--- AVAILABLE DATA ---
* * *

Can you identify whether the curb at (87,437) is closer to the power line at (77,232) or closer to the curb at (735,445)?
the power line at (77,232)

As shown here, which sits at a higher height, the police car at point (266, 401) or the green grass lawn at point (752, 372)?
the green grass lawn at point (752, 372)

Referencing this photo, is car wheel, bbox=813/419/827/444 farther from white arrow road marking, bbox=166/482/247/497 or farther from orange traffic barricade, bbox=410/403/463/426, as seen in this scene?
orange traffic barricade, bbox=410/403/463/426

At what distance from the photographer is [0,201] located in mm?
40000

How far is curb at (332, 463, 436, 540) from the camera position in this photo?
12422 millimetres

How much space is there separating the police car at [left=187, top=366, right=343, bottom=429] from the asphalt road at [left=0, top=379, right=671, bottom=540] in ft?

* * *

--- SHORT EXERCISE ---
Number the lines above as a list, skipping the blank ones.

--- RESPONSE ---
1. Can you identify whether the curb at (87,437) is closer to the power line at (77,232) or closer to the curb at (735,445)?
2. the power line at (77,232)
3. As shown here, which sits at a higher height, the police car at point (266, 401) or the green grass lawn at point (752, 372)?
4. the green grass lawn at point (752, 372)
5. Referencing this photo, is car wheel, bbox=813/419/827/444 farther from white arrow road marking, bbox=166/482/247/497 or farther from orange traffic barricade, bbox=410/403/463/426, as seen in this scene?
6. orange traffic barricade, bbox=410/403/463/426
7. At what distance from the photographer is [0,201] located in mm?
8. 40000
9. How far is curb at (332, 463, 436, 540) from the camera position in this photo?
10. 12422 millimetres
11. How much space is there separating the police car at [left=187, top=366, right=343, bottom=429] from the asphalt road at [left=0, top=379, right=671, bottom=540] in ft?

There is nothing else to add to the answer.